Exaggerated cluster memory consumption

frankz · Feb 26, 2021

Hi everyone, after the last updates I noticed that the cluster in particular the main node, after about 30 minutes, starts to occupy 95% of the memory. This never happened, where can I inquire?

proxmox-ve: 6.3-1 (running kernel: 5.4.98-1-pve) pve-manager: 6.3-4 (running version: 6.3-4/0a38c56f) pve-kernel-5.4: 6.3-5 pve-kernel-helper: 6.3-5 pve-kernel-5.3: 6.1-6 pve-kernel-5.0: 6.0-11 pve-kernel-5.4.98-1-pve: 5.4.98-1 pve-kernel-5.4.78-2-pve: 5.4.78-2 pve-kernel-5.4.78-1-pve: 5.4.78-1 pve-kernel-5.3.18-3-pve: 5.3.18-3 pve-kernel-5.0.21-5-pve: 5.0.21-10 pve-kernel-5.0.15-1-pve: 5.0.15-1 ceph-fuse: 12.2.11+dfsg1-2.1+b1 corosync: 3.1.0-pve1 criu: 3.11-3 glusterfs-client: 5.5-3 ifupdown: 0.8.35+pve1 ksm-control-daemon: 1.3-1 libjs-extjs: 6.0.1-10 libknet1: 1.20-pve1 libproxmox-acme-perl: 1.0.7 libproxmox-backup-qemu0: 1.0.3-1 libpve-access-control: 6.1-3 libpve-apiclient-perl: 3.1-3 libpve-common-perl: 6.3-4 libpve-guest-common-perl: 3.1-5 libpve-http-server-perl: 3.1-1 libpve-storage-perl: 6.3-7 libqb0: 1.0.5-1 libspice-server1: 0.14.2-4~pve6+1 lvm2: 2.03.02-pve4 lxc-pve: 4.0.6-2 lxcfs: 4.0.6-pve1 novnc-pve: 1.1.0-1 proxmox-backup-client: 1.0.8-1 proxmox-mini-journalreader: 1.1-1 proxmox-widget-toolkit: 2.4-5 pve-cluster: 6.2-1 pve-container: 3.3-4 pve-docs: 6.3-1 pve-edk2-firmware: 2.20200531-1 pve-firewall: 4.1-3 pve-firmware: 3.2-2 pve-ha-manager: 3.1-1 pve-i18n: 2.2-2 pve-qemu-kvm: 5.2.0-2 pve-xtermjs: 4.7.0-3 qemu-server: 6.3-5 smartmontools: 7.1-pve2 spiceterm: 3.1-1 vncterm: 1.6-2 zfsutils-linux: 2.0.3-pve1

aaron · Feb 26, 2021

Do you see any processes that take up all that memory?
top -o %MEM

Do you by any chance, have check_mk installed?

frankz · Feb 26, 2021

aaron said:
Do you see any processes that take up all that memory?
top -o %MEM

Do you by any chance, have check_mk installed?

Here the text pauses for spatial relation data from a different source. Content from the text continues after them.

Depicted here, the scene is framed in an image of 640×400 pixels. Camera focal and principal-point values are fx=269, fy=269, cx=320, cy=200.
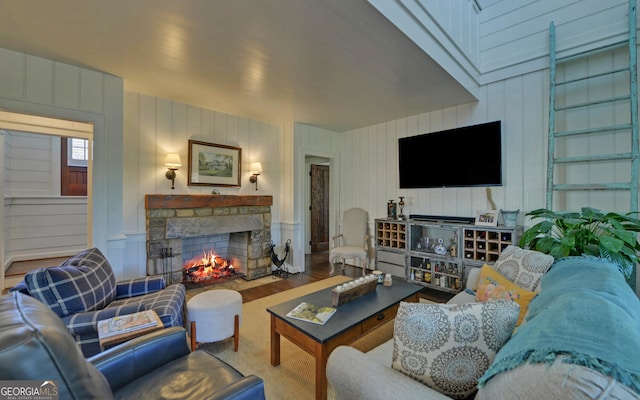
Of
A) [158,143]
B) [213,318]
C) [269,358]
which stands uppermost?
[158,143]

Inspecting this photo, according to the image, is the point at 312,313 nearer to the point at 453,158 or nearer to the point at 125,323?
the point at 125,323

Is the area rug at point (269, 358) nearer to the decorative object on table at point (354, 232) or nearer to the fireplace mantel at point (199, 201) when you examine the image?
the fireplace mantel at point (199, 201)

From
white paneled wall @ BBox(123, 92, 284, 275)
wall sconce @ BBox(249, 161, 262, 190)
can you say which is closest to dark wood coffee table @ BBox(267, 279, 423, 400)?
white paneled wall @ BBox(123, 92, 284, 275)

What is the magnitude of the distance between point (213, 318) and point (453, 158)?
11.0 feet

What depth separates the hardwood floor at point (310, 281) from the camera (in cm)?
338

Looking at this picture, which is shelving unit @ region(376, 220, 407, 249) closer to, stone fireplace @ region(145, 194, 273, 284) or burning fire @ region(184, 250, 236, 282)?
stone fireplace @ region(145, 194, 273, 284)

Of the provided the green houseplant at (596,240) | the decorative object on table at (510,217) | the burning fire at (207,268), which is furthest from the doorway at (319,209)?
the green houseplant at (596,240)

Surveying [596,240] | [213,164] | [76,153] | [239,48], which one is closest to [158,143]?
[213,164]

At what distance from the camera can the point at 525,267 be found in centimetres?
188

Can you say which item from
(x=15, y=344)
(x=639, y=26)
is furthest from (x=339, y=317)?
(x=639, y=26)

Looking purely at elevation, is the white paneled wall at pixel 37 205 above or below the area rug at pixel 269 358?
above

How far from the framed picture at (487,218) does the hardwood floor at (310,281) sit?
101 cm

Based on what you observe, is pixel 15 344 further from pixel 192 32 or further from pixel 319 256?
pixel 319 256

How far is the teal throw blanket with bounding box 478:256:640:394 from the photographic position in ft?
1.98
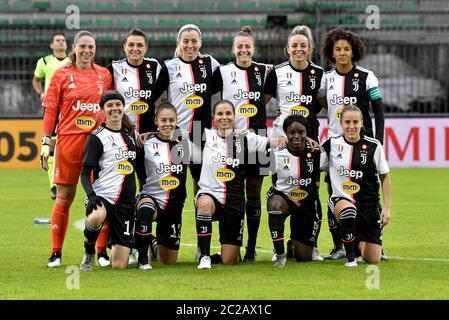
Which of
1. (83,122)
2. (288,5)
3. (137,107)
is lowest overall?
(83,122)

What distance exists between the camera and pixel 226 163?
8.33 m

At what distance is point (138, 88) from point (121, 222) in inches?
46.8

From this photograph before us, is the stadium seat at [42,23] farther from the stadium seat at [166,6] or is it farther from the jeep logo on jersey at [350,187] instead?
the jeep logo on jersey at [350,187]

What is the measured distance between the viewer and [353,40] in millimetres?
8633

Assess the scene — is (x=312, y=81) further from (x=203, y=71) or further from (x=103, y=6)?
(x=103, y=6)

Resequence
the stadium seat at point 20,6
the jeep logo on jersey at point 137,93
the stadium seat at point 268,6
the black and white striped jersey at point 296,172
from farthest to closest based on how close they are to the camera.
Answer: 1. the stadium seat at point 268,6
2. the stadium seat at point 20,6
3. the jeep logo on jersey at point 137,93
4. the black and white striped jersey at point 296,172

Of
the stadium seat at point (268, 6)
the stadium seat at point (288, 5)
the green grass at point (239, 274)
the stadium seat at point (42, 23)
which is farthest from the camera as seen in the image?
the stadium seat at point (268, 6)

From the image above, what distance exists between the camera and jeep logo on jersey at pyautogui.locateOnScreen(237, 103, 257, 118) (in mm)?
8656

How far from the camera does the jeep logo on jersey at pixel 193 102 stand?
871cm

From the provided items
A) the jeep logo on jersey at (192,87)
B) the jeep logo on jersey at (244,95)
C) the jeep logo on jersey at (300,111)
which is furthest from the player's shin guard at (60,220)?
the jeep logo on jersey at (300,111)

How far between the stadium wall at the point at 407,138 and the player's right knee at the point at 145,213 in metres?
10.8

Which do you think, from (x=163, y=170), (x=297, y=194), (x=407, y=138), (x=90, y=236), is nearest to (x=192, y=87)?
(x=163, y=170)

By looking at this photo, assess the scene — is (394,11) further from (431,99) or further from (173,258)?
(173,258)

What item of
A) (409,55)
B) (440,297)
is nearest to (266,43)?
(409,55)
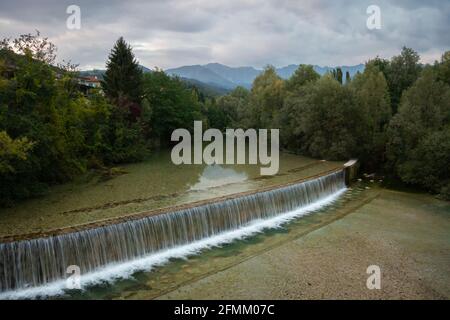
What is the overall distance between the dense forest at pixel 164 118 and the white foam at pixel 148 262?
5611mm

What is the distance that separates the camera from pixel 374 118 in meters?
Answer: 31.6

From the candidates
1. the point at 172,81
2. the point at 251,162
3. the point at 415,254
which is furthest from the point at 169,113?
the point at 415,254

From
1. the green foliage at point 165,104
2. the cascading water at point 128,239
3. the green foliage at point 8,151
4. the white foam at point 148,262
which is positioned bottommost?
the white foam at point 148,262

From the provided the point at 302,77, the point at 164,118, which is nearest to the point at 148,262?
the point at 164,118

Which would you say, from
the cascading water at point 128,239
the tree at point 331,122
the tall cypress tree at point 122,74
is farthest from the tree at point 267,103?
the cascading water at point 128,239

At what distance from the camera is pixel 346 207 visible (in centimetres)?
1900

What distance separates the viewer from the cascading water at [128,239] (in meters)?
10.2

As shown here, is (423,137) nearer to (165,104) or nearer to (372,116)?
(372,116)

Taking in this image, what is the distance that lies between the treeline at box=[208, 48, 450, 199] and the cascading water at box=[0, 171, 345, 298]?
10749mm

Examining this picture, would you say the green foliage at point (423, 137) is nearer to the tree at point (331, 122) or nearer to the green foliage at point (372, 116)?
the green foliage at point (372, 116)

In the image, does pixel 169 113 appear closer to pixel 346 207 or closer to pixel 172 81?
pixel 172 81
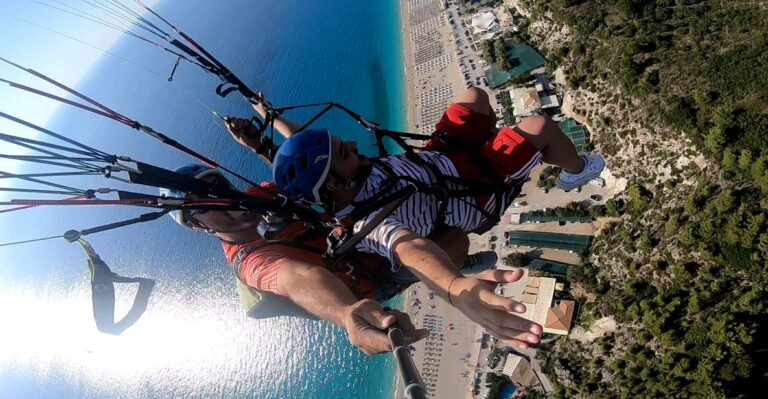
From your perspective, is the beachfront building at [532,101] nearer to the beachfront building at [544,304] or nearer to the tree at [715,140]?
the tree at [715,140]

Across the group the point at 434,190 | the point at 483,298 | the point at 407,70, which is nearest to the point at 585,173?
the point at 434,190

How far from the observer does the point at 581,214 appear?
1363cm

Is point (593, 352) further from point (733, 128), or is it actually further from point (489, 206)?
point (489, 206)

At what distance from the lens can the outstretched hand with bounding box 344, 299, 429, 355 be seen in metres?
1.52

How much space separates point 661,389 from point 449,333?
18.9ft

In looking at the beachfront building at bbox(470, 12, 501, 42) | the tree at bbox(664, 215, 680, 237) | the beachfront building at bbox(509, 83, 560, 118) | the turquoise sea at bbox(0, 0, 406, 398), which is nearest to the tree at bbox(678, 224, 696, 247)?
the tree at bbox(664, 215, 680, 237)

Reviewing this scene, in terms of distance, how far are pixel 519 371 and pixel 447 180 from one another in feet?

First of all thanks for answering me, I'll list the top of node1. However, my report is legitimate as the cluster worked like a clock, after the last update in particular that relating to the ZFS features the result is this. I can't figure out which of the processes it eats from memory. It is also strange because all the VMs after a restart are in line and the memory is about 21 GB occupied, after 30 mn the result is this one in the attachment

frankz · Feb 26, 2021

aaron said:
Do you by any chance, have check_mk installed?

NO

aaron · Feb 26, 2021

Do you use ZFS? Then it is possible that ZFS is using RAM for its cache. If you run arcstat you can see how much it is using. By default it will take up to 50% of RAM if it is available. If it detects that it is needed, it will be released.

frankz · Feb 27, 2021

aaron said:
Do you use ZFS? Then it is possible that ZFS is using RAM for its cache. If you run arcstat you can see how much it is using. By default it will take up to 50% of RAM if it is available. If it detects that it is needed, it will be released.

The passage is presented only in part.